I also remember, in 1977, not worrying one bit about how the world depicted in Star Wars violated innumerable laws of physics — particularly those governing space travel. Star Wars, and many of the films and shows that followed, took great liberties depicting momentum, gravity, radiation, pressure and temperature in ways designed primarily to drive plot and action. I also think many of us are willing to suspend our disbelief regarding the physics of space travel in exchange for an entertaining story. 

Perhaps the most realistic — and harrowing — movie about space travel was 1995’s Apollo 13, which was the true story of the third NASA mission, in 1970, intended to land American astronauts on the moon. Two days into the mission, the oxygen tank in Apollo 13’s service module failed, and the mission was aborted. The astronauts were forced to find a way to get back to Earth with limited oxygen supply. What made the Apollo 13 film so compelling was its realism — because it was based on actual events, the movie’s makers were forced to depict realistically the daunting physical challenge of the mission such as dwindling air supply, limited power, cold and wet cabin conditions and more. As faithful as this treatment was, however, it is the exception to the rule.

A result of this, I fear, is that many of us underestimate just how difficult it is to get people aboard a spacecraft into space and safely to their destination. First, you have to overcome Earth’s gravity and the air resistance of its atmosphere. After that, you face the task of directing the craft toward its target — the International Space Station (ISS), the moon, Mars, etc. Today it costs about $1,000 to deliver 1 kilogram into low-Earth orbit (99 to 1,200 miles altitude), and a whole lot more to travel further.

Consider, for instance, that since the Space Shuttle program ended in 2011, the United States has not had a vehicle with which to take astronauts to the ISS. We hope to change this soon. Boeing and SpaceX are each working on spacecraft that will ferry astronauts to and from ISS. Boeing’s is called Starliner; SpaceX calls its craft Crew Dragon. These craft have been years in the making, and both have had successes and failures emblematic of the trial and error associated with space development programs. Both also hope to deliver humans to ISS within the year.

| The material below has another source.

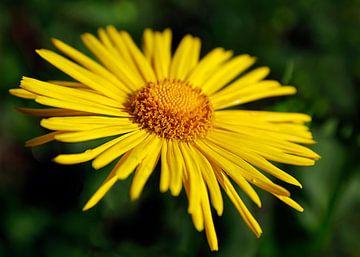 Sunny Flower_SvD van Stefanie van Dijk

Of course, the ultimate goal is to travel to the moon and eventually Mars, and doing so will require smart use of composites. One company in the thick of this effort is RUAG Space, which is working on out-of-autoclave fabrication of massive carbon fiber composite structures for the Atlas and Vulcan launch vehicles and is a supplier to Boeing’s Starliner program. RUAG Space was kind enough to open the doors of its Decatur, Ala., U.S., plant to CW senior editor Scott Francis.

If we do eventually put humans on Mars, the effort most assuredly will be governed by the laws of physics, which means it will be expensive, challenging and rewarding. And it will, no doubt, also be a movie.